The Global Core requirement, which replaced the Major Cultures requirement in 2008—a less Western-centric curriculum was one of the demands of the hunger strikers last fall—is intended to “address several world settings or cultures comparatively,” according to the University Web site. Students will also have the option of taking classes about “a specific culture or civilization, tracing its appearance and/or existence across a significant span of time and sometimes across more than one present-day country or region.”

It is in the process of slowly shifting from large lecture courses to smaller seminars and increasing the number of Global Core courses offered.

Patricia Grieve, the Nancy and Jeffrey Marcus Professor of the Humanities and the chair of the Committee on the Core and the Committee on Major Cultures, said that the process of evaluation for potential future Global Core courses has been “both ... formal and informal.”

Formally, she said, the Committee on Major Cultures, which oversees the Major Cultures requirement and will eventually become the Committee on the Global Core when the official curriculum change is fully implemented, will approve all courses for the College. But she added that “informal discussions” are also taking place among committee members, faculty, and students about the best way to pursue shaping the new requirements.

Specifically, the committee speaks with faculty members in various departments to discuss courses they want to develop or that they think should be removed from the Major Cultures list and placed into the Global Core.

Presently, the classes of 2011 and above may still elect to fulfill the Major Cultures requirement, while the classes of 2012 and younger must complete the Global Core instead.

Even though some of the Major Cultures List B and C classes—specialized courses on major civilizations and its manifestations in the United States of specific cultures—have been cut from Global Core, many of the List A courses, which are broader introductory classes, have carried over with the transition.

But not all students have been enthusiastic about the transition from Major Cultures to Global Core.

Louis Fisher, CC ’11, opted to stick with the Major Cultures requirement and took Theories of Culture: Middle East and South Asia and Colloquium on Major Texts: East Asia last semester. “I had a really good experience in both of them,” Fisher said.

The committee wants student input, Grieve said. But she added that “students have to show patience,” and that there are “good principles undergirding the thinking behind the Global Core.”

Though there are students on the Committee on the Core, the Committee on Major Cultures solicits wider undergraduate opinions on the courses. The students on the Committee on the Core, which oversees all aspects of the Core Curriculum, held a town hall meeting to discuss the requirement last year.

“I think Columbia’s determination to make the Global Core into a more seminar-based requirement will only serve to benefit the students,” Derek Turner, CC ’12, said. He added that, from his experience with Literature Humanities, he has found that “seminars are much better than lectures at engaging the students and making the topic much more personal and applicable.”

But according to Grieve, the main problem has been finding faculty to teach the courses.

“Due to the current climate where many of the hirings have been frozen, we have to think very carefully about how we maintain the curriculum we want for our students,” she said.

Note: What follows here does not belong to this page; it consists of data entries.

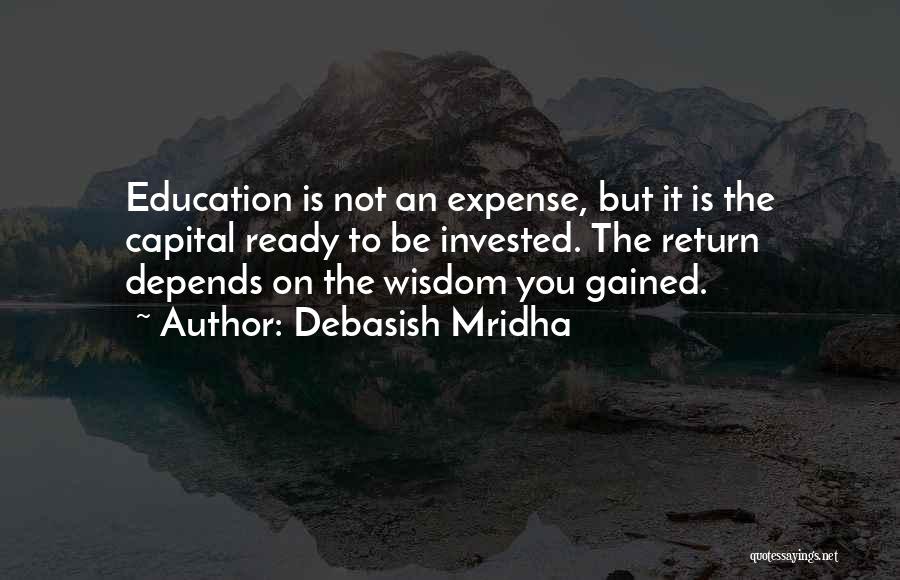 Debasish Mridha Quotes: Education Is Not An Expense, But It Is The Capital Ready To Be Invested. The Return Depends On The Wisdom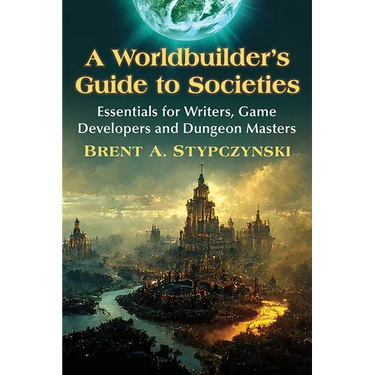 A Worldbuilder's Guide to Societies: Essentials for Writers, Game Developers and Dungeon Masters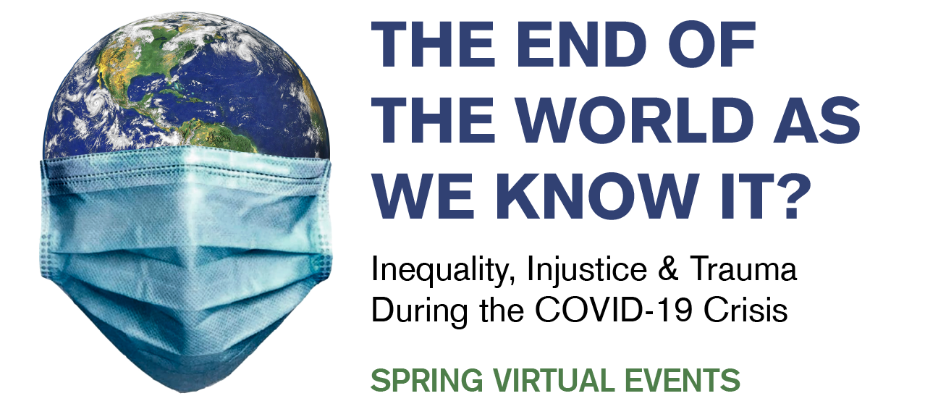 Headline says The End of the World as We Know IT? Inequality, Injustice & Trauma During the COVID-19 Crisis, Spring Virtual Events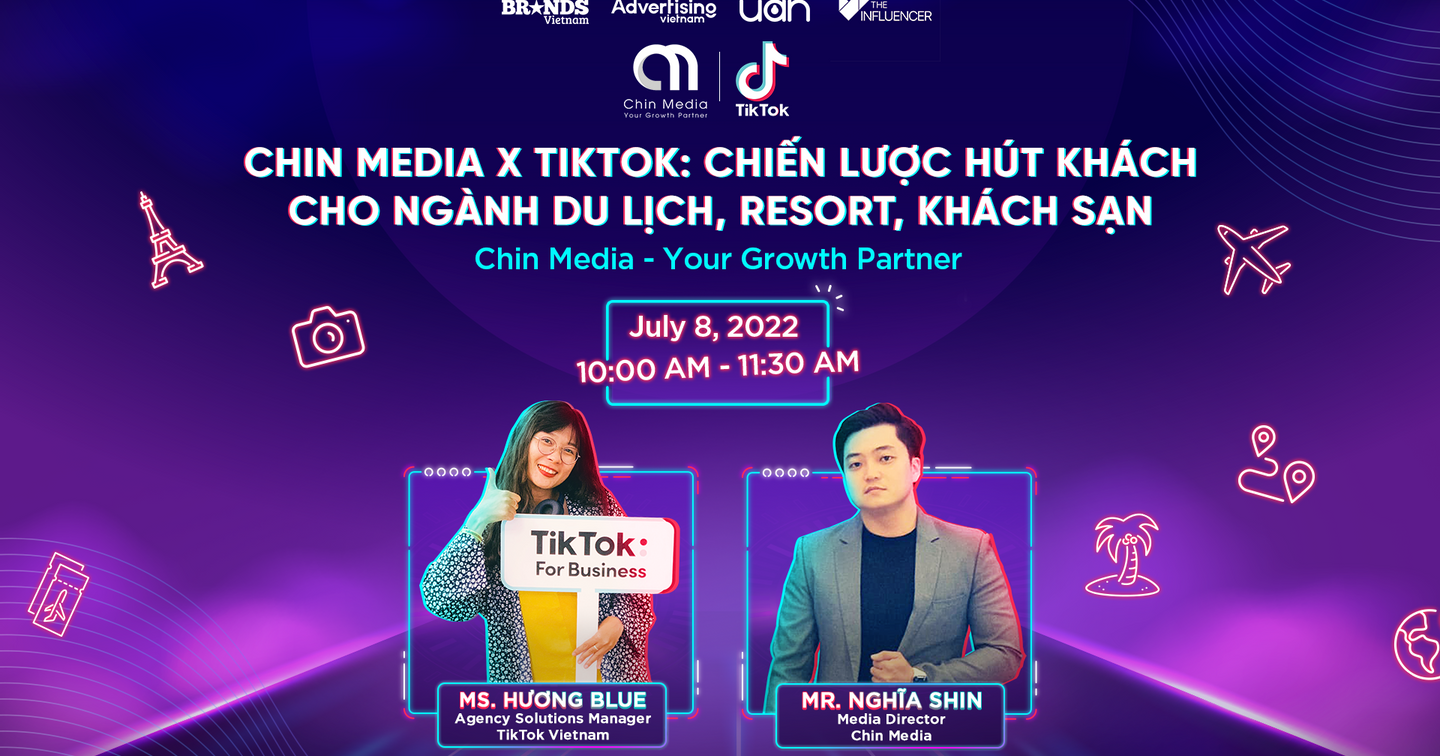 Chin Media tổ chức “Webinar TikTok: Chiến lược hút khách cho ngành du lịch, resort, khách sạn”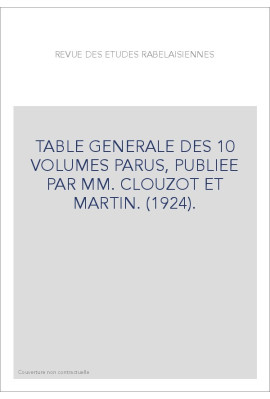 TABLE GENERALE DES 10 VOLUMES PARUS, PUBLIEE PAR MM. CLOUZOT ET MARTIN. (1924).
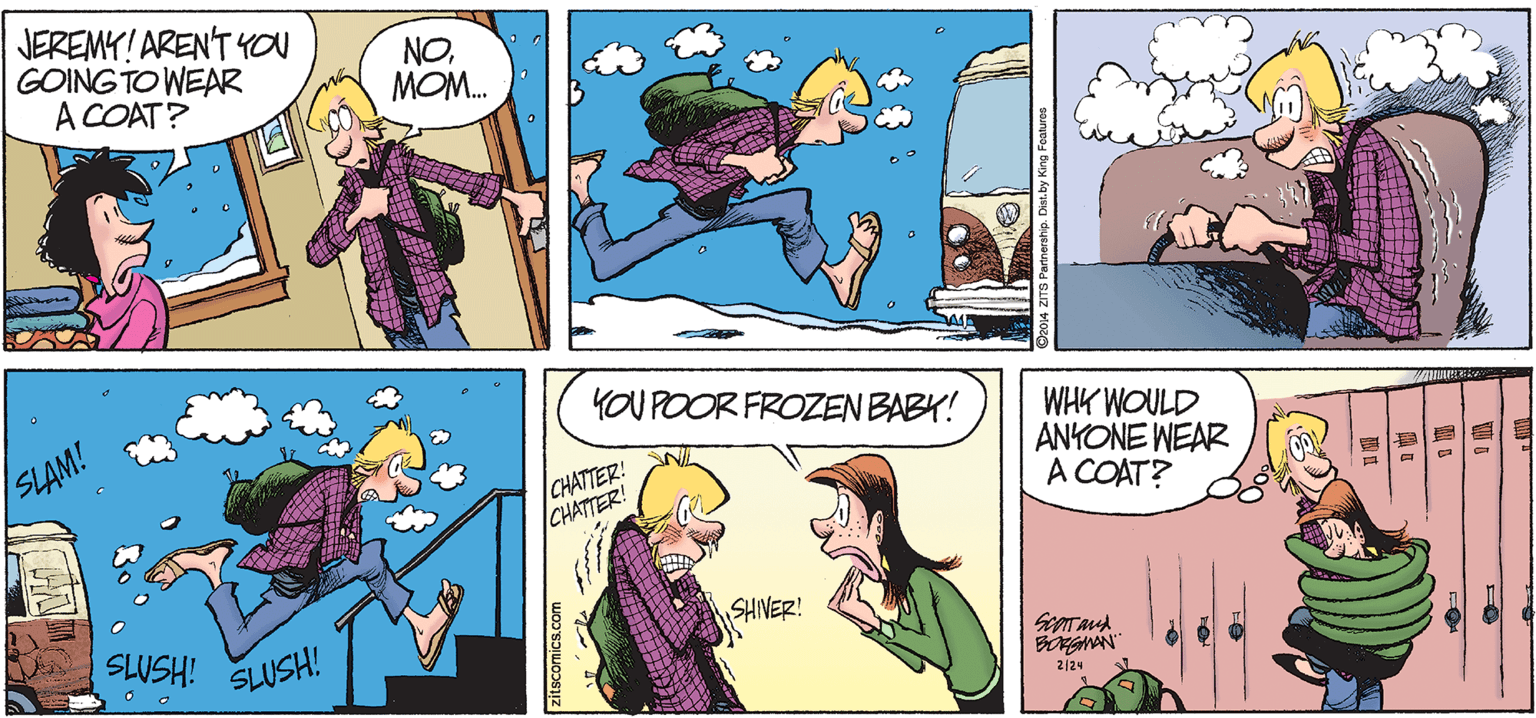 Comic book OCR: JEREMY! ARENT YOu GOING TO WEAR A COAT? NOMOM. YOU POOR FROZEN BABY! SLAM! CHATTER! CHATTER! WHK WOULD ANKONE WEAR A COAT? SHIVER! iHSMS SLUSH! BORGMAN" 2/24 zitscomics.com JEREMY! ARENT YOu GOING TO WEAR A COAT? NOMOM. YOU POOR FROZEN BABY! SLAM! CHATTER! CHATTER! WHK WOULD ANKONE WEAR A COAT? SHIVER! iHSMS SLUSH! BORGMAN" 2/24 zitscomics.com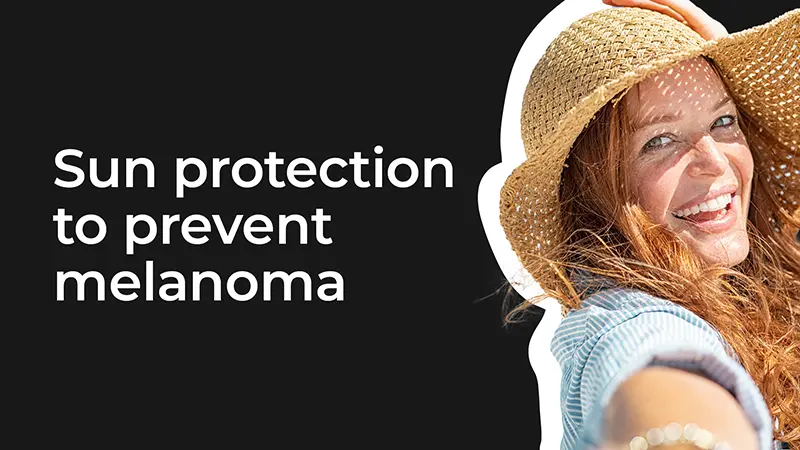 Sun protection to prevent melanoma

And the floundering economy remains a hurdle. “I don’t think that the number of courses will be decreased but I do think that we may have to rethink the process by which we hope to incorporate even more seminars into the Global Core,” she added.

Presently, a new list of Global Core courses has not been posted for the 2009-2010 school year. The current list will remain in place for the 2009 fall semester. Grieve said that a new list will be posted for the November registration for the spring of next year.